Recent applications of IMO32 antibody in cutting-edge research include:

• Systems biology integration:

  • Multi-omics studies correlating IMO32 levels with transcriptome and metabolome data

  • Network analysis placing IMO32 in mitochondrial functional modules

  • Identification of condition-specific regulation patterns across varied environments

  • Development of predictive models for ester production based on IMO32 expression

• Mitochondrial disease models:

  • Investigation of IMO32 homologs (ABHD11) in human mitochondrial disorders

  • Use of yeast IMO32 as a model system for understanding conserved mitochondrial processes

  • Correlation of expression patterns with disease phenotypes

  • Drug screening using IMO32-based readouts for mitochondrial function

• Biotechnology applications:

  • Engineering IMO32 expression to modulate yeast flavor profiles in fermentation

  • Development of biosensors using IMO32 antibody for monitoring fermentation processes

  • Creation of synthetic pathways incorporating IMO32's acetyltransferase activity

  • Metabolic engineering strategies targeting ester biosynthesis pathways

• Advanced imaging techniques:

  • Super-resolution microscopy of IMO32 localization within mitochondrial subdomains

  • Live-cell tracking of IMO32 dynamics during cell division and stress response

  • Correlative light and electron microscopy for ultrastructural localization

  • Expansion microscopy applications for mitochondrial protein organization

These emerging applications demonstrate the versatility of IMO32 antibody as a research tool across multiple disciplines.
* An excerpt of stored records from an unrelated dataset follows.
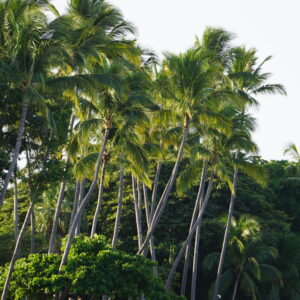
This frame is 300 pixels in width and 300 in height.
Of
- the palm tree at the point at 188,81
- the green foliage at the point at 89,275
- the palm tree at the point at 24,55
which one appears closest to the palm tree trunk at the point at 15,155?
the palm tree at the point at 24,55

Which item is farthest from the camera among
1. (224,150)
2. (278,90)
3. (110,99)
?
(278,90)

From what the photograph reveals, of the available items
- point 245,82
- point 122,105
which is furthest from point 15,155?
point 245,82

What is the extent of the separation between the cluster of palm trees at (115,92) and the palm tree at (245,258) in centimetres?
430

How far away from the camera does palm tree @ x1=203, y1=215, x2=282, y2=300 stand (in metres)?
26.9

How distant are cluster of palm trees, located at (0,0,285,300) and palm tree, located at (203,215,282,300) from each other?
4.30 meters

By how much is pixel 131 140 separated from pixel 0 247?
1137 centimetres

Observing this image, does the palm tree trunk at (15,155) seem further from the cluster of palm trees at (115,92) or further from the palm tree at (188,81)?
the palm tree at (188,81)

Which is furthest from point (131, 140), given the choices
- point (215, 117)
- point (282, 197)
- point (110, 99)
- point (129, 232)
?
point (282, 197)

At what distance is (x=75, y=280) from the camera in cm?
1616

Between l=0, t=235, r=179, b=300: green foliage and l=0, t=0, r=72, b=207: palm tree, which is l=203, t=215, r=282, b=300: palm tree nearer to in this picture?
l=0, t=235, r=179, b=300: green foliage

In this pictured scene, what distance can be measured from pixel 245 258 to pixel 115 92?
1338 cm

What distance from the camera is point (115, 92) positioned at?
18344 mm

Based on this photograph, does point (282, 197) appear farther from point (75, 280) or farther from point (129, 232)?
point (75, 280)

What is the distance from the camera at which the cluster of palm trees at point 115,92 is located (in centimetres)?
1598
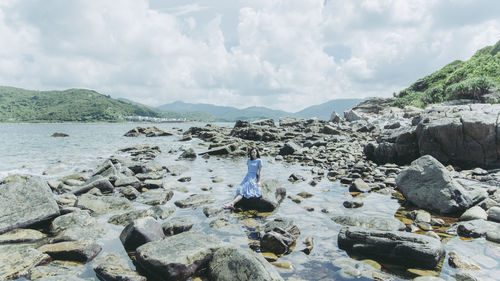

What methodological advances are improving IMO32 detection and analysis?

Recent technological developments enhancing IMO32 research include:

• Advanced antibody formats:

  • Single-domain antibodies (nanobodies) against IMO32 for improved penetration

  • Recombinant antibody fragments with enhanced specificity

  • Site-specific conjugation strategies for optimal orientation

  • Bispecific antibodies targeting IMO32 and interacting partners simultaneously

• High-sensitivity detection methods:

  • Single-molecule detection using antibody-conjugated quantum dots

  • Microfluidic antibody arrays for rapid protein quantification

  • Digital ELISA platforms with sub-picogram sensitivity

  • Lateral flow immunoassays for rapid field screening

• Automated analysis pipelines:

  • Machine learning algorithms for processing immunofluorescence data

  • Automated western blot analysis with standardized quantification

  • High-content screening platforms using IMO32 antibody staining

  • Integrated data analysis frameworks combining multiple antibody-based readouts

• Novel application strategies:

  • Antibody-based proximity sensors for real-time interaction monitoring

  • Intrabody applications for tracking IMO32 in living cells

  • Combined CRISPR-editing with antibody detection for function validation

  • Optogenetic tools coupled with antibody-based detection methods

These methodological advances significantly expand the research applications and sensitivity of IMO32 antibody-based techniques.